Sild - booleans and conditionals

June 29, 2016

The first function I implemented was the identity function quote, and relies on nothing else. Anything passed in is returned unchanged.

The next three functions were LIST operations, car, cdr, andcons, and those rely on the LIST structures that have been central to this whole project.

The next two functions I’ll implement are atom and eq. These functions return boolean values based on some criteria evaluated against the thing that is passed into them; a sense of true/false doesn’t really exist yet in Sild, so that’s going to be something I have to think about. Let’s looks at atom first.

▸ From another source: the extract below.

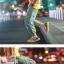 กางเกงขายาว | กางเกงแฟชั่น | กางเกงชาย thumbnail 8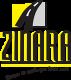 Zinara logo high res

(atom something) returns true if the ‘something’ passed in is an atom or the empty list. But what is an atom? Well, everything is an atom, except for a list with something in it. So right now that looks something like this:

(atom)                                                    // arity error
(atom (quote LABEL))                                      // true
(atom (quote ()))                                         // true
(atom (quote (whatever list of however (many (depths))))) // false af

I’ll start by making a function body that returns what it is given and and registering atom in the reader.

C *atom(C *operand) {
    return operand;
}

and

C* categorize(char **s) {
    char *token = read_substring(s);
    if (scmp(token, "quote")) {
        return makecell(BUILTIN, (V){ .func = {token, quote} }, read(s));
    } else if (scmp(token, "car")) {
        return makecell(BUILTIN, (V){ .func = {token, car} }, read(s));
    } else if (scmp(token, "cdr")) {
        return makecell(BUILTIN, (V){ .func = {token, cdr} }, read(s));
    } else if (scmp(token, "cons")) {
        return makecell(BUILTIN, (V){ .func = {token, cons} }, read(s));
    } else if (scmp(token, "atom")) {
        return makecell(BUILTIN, (V){ .func = {token, atom} }, read(s));
    } else {
        return makecell(LABEL, (V){ token }, read(s));
    }
}

atom expects a single argument, so I’ll add that arity check:

C *atom(C *operand) {
    arity_check("atom", 1, operand);
    return operand;
}

And then I’ll evaluate the operand:

C *atom(C *operand) {
    arity_check("atom", 1, operand);
    operand = eval(operand);
    return operand;
}

And now, the test for truthiness. Remember, the only thing that is not an atom is a non-empty LIST. I can check for that case with this expression:

(operand->type == LIST && operand->val.list->type != NIL)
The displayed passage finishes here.